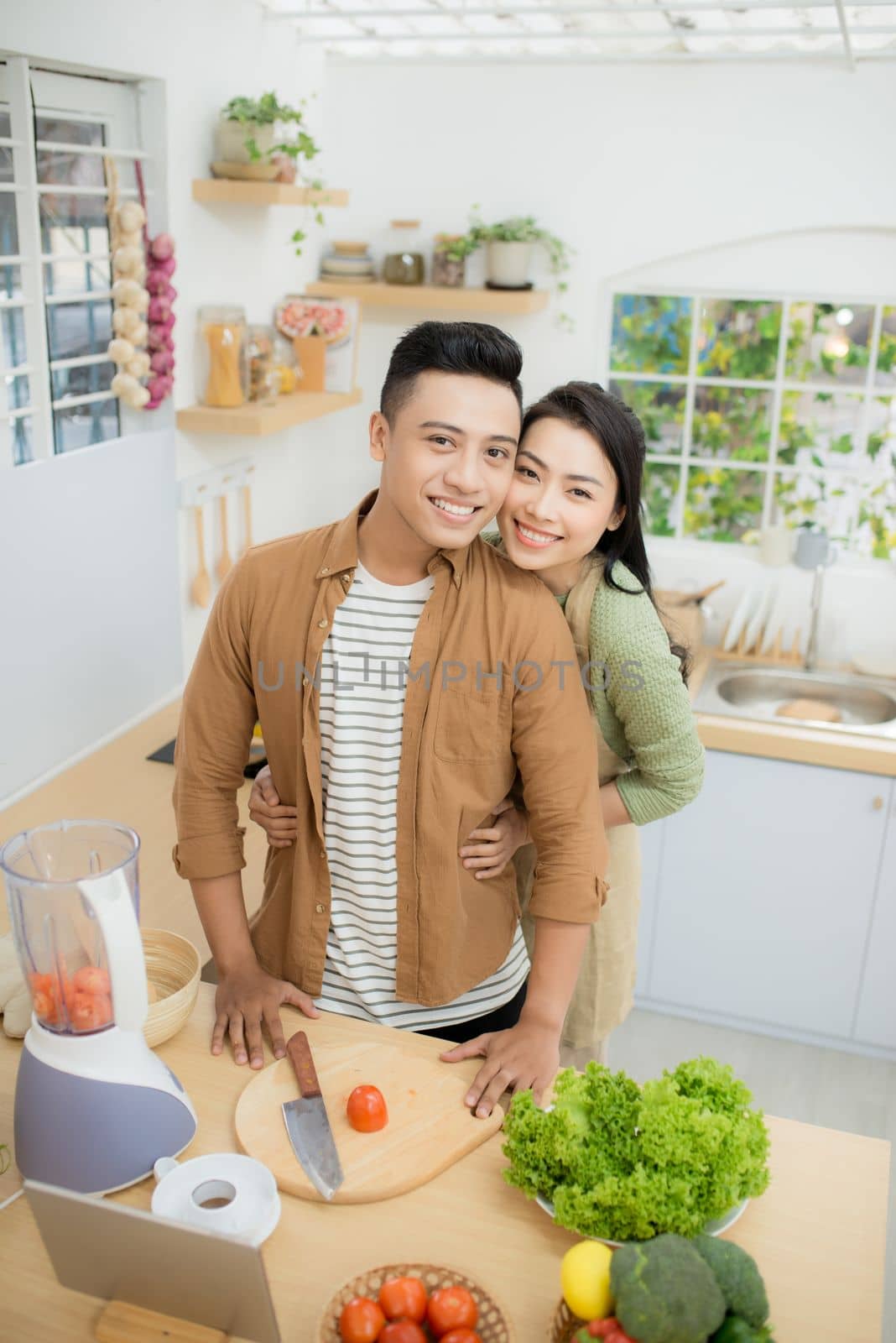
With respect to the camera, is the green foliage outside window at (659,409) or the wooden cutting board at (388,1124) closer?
the wooden cutting board at (388,1124)

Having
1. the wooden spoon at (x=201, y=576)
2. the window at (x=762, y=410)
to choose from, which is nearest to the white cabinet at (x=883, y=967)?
the window at (x=762, y=410)

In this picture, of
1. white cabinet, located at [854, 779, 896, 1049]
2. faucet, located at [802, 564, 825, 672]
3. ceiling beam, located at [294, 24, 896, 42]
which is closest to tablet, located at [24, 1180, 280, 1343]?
white cabinet, located at [854, 779, 896, 1049]

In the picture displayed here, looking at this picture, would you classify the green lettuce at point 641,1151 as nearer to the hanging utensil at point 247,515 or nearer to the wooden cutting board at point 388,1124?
the wooden cutting board at point 388,1124

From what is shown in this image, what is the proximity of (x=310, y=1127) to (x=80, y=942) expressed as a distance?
1.00 feet

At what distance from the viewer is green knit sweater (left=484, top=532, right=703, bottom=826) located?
4.89ft

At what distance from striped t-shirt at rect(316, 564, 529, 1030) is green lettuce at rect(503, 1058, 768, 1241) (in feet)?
1.12

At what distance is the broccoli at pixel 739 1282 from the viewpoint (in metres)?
0.92

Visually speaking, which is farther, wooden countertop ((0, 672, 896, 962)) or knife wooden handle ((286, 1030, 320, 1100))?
wooden countertop ((0, 672, 896, 962))

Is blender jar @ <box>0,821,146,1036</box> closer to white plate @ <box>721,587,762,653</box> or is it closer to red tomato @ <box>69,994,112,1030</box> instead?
red tomato @ <box>69,994,112,1030</box>

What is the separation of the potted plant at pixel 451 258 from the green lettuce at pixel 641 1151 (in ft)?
8.57

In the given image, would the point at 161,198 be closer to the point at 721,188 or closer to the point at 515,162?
the point at 515,162

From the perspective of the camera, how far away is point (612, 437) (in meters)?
1.48

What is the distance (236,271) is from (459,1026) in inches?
83.3

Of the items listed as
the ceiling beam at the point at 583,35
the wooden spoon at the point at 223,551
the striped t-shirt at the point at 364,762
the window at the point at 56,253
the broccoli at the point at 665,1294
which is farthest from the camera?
the wooden spoon at the point at 223,551
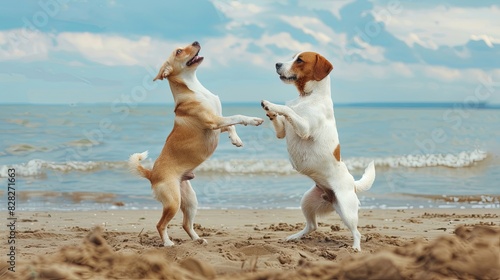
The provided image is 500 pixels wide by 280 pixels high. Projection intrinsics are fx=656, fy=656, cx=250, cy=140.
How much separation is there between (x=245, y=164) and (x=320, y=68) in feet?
29.5

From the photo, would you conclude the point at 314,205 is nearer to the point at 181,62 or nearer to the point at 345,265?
the point at 181,62

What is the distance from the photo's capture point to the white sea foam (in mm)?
14211

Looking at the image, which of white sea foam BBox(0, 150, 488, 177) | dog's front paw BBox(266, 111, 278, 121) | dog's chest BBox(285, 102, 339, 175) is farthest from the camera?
white sea foam BBox(0, 150, 488, 177)

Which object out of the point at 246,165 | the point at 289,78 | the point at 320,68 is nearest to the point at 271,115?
the point at 289,78

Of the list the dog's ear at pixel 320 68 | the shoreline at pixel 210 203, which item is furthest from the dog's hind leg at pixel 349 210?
the shoreline at pixel 210 203

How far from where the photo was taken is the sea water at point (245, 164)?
11.3 metres

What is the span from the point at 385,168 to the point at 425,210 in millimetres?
5785

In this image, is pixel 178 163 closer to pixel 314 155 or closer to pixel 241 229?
pixel 314 155

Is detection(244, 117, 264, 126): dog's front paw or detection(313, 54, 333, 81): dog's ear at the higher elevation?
detection(313, 54, 333, 81): dog's ear

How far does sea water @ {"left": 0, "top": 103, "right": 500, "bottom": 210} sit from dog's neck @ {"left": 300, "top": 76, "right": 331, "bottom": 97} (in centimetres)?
470

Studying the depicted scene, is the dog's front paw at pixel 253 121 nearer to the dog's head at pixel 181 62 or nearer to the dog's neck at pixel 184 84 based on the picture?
the dog's neck at pixel 184 84

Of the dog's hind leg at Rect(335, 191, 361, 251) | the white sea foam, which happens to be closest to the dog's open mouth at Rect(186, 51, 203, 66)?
the dog's hind leg at Rect(335, 191, 361, 251)

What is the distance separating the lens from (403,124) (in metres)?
25.3

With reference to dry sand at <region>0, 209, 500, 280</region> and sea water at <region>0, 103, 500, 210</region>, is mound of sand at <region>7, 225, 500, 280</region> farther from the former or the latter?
sea water at <region>0, 103, 500, 210</region>
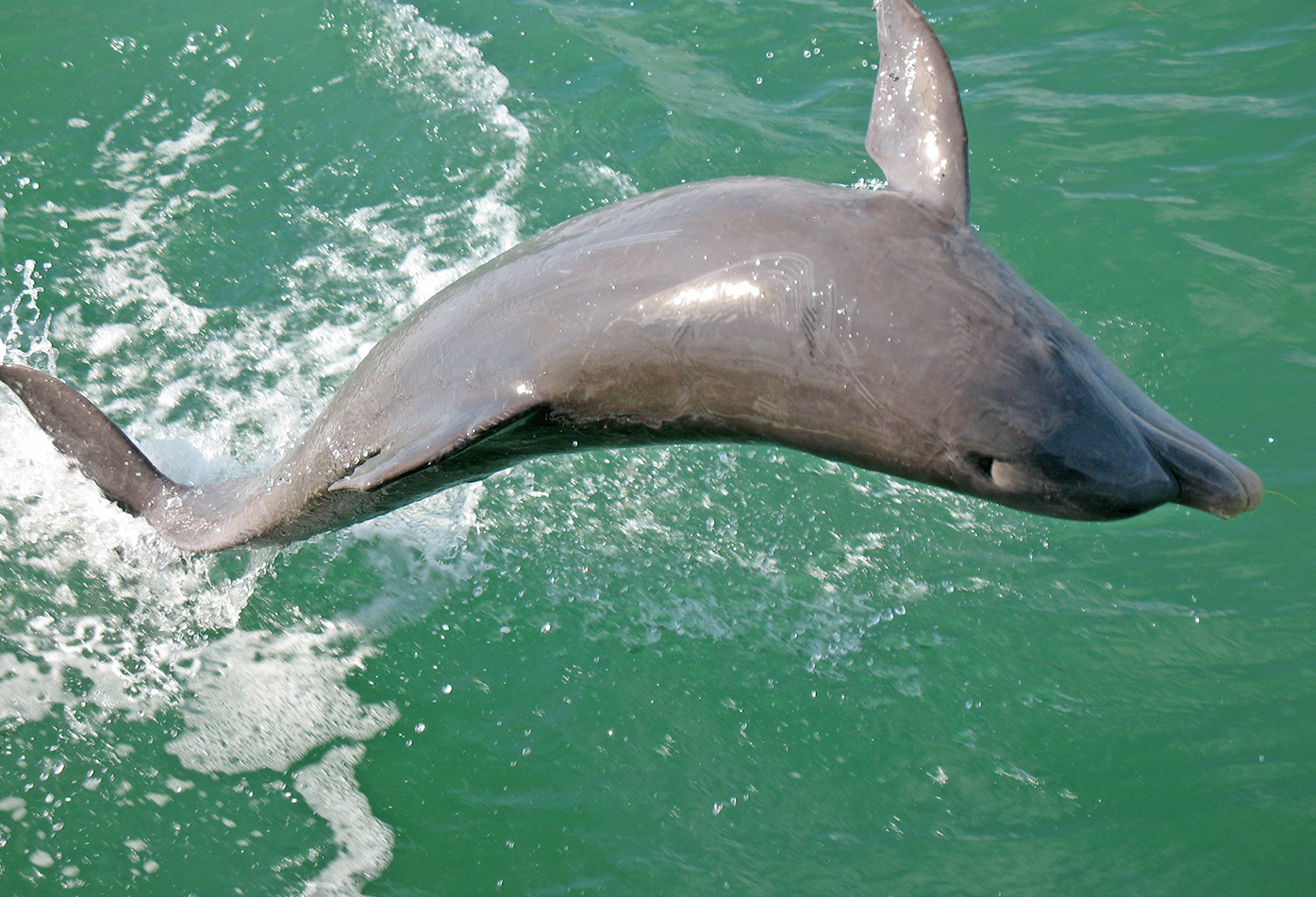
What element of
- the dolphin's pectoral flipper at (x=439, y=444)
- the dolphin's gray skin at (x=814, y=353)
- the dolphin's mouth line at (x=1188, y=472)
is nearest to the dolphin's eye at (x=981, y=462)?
the dolphin's gray skin at (x=814, y=353)

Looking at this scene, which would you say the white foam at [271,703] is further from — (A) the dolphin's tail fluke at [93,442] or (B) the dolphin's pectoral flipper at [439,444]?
(B) the dolphin's pectoral flipper at [439,444]

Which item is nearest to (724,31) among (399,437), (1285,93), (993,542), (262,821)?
(1285,93)

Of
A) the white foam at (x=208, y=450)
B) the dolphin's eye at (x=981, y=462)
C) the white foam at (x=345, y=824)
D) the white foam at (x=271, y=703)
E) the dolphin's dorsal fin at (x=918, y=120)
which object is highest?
the dolphin's dorsal fin at (x=918, y=120)

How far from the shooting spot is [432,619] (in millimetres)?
6812

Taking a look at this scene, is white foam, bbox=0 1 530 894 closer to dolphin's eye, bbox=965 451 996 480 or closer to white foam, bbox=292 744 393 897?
white foam, bbox=292 744 393 897

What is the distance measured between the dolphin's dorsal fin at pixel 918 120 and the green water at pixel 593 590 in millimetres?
3149

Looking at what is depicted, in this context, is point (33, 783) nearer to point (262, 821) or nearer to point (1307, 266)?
point (262, 821)

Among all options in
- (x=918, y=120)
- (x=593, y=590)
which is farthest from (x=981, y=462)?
(x=593, y=590)

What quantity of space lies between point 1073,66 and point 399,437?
881 centimetres

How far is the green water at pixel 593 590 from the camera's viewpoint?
19.9 feet

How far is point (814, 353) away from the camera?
147 inches

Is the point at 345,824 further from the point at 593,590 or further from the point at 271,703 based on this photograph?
the point at 593,590

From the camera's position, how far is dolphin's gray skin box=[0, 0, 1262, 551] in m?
3.55

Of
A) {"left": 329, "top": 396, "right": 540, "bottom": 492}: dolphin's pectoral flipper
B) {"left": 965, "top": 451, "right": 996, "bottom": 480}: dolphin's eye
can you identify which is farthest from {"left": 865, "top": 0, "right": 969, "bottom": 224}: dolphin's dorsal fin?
{"left": 329, "top": 396, "right": 540, "bottom": 492}: dolphin's pectoral flipper
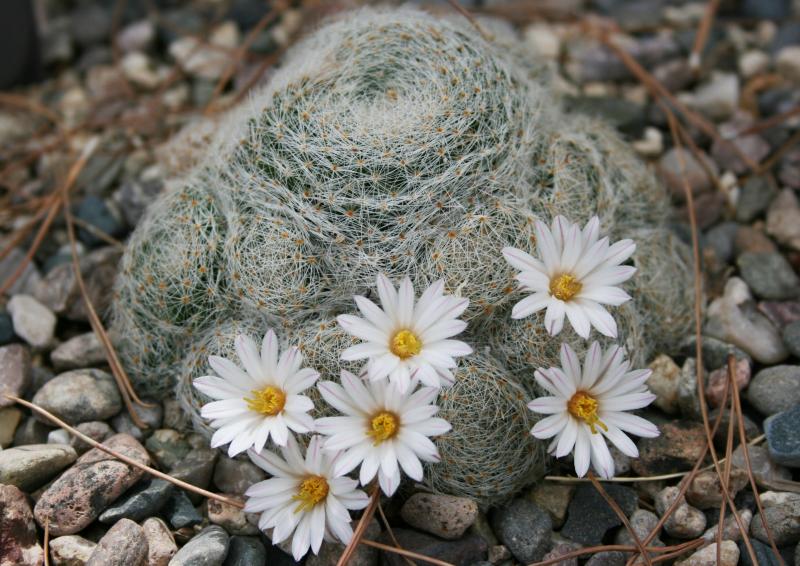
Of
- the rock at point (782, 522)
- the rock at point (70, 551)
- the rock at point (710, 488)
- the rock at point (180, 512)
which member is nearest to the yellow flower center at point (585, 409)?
the rock at point (710, 488)

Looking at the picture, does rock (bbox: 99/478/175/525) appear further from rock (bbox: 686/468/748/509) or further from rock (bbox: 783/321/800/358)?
rock (bbox: 783/321/800/358)

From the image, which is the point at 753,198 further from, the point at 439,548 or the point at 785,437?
the point at 439,548

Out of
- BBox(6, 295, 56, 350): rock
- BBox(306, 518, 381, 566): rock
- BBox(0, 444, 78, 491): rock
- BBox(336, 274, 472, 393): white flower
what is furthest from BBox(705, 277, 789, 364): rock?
BBox(6, 295, 56, 350): rock

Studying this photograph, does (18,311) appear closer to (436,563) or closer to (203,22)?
(436,563)

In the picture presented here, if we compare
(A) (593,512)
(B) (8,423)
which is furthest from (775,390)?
(B) (8,423)

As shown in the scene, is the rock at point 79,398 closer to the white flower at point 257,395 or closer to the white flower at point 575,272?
the white flower at point 257,395

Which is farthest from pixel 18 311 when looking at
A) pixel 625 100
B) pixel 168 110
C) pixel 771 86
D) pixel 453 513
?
pixel 771 86

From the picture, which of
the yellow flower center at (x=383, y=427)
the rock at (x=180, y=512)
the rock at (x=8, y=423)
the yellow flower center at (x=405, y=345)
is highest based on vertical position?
the yellow flower center at (x=405, y=345)

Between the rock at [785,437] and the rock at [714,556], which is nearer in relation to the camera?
the rock at [714,556]
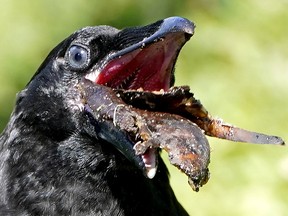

□ □ □

EXERCISE DESCRIPTION: Starting at the line that contains "Between the rock" and ending at the end of the lines, write those lines again with "camera" changed to "viewer" and nothing else altered. Leave the pictures out.

COMPLETE OUTPUT:
Between the rock at [785,437] and the rock at [714,556], which is nearer in relation to the viewer?
the rock at [714,556]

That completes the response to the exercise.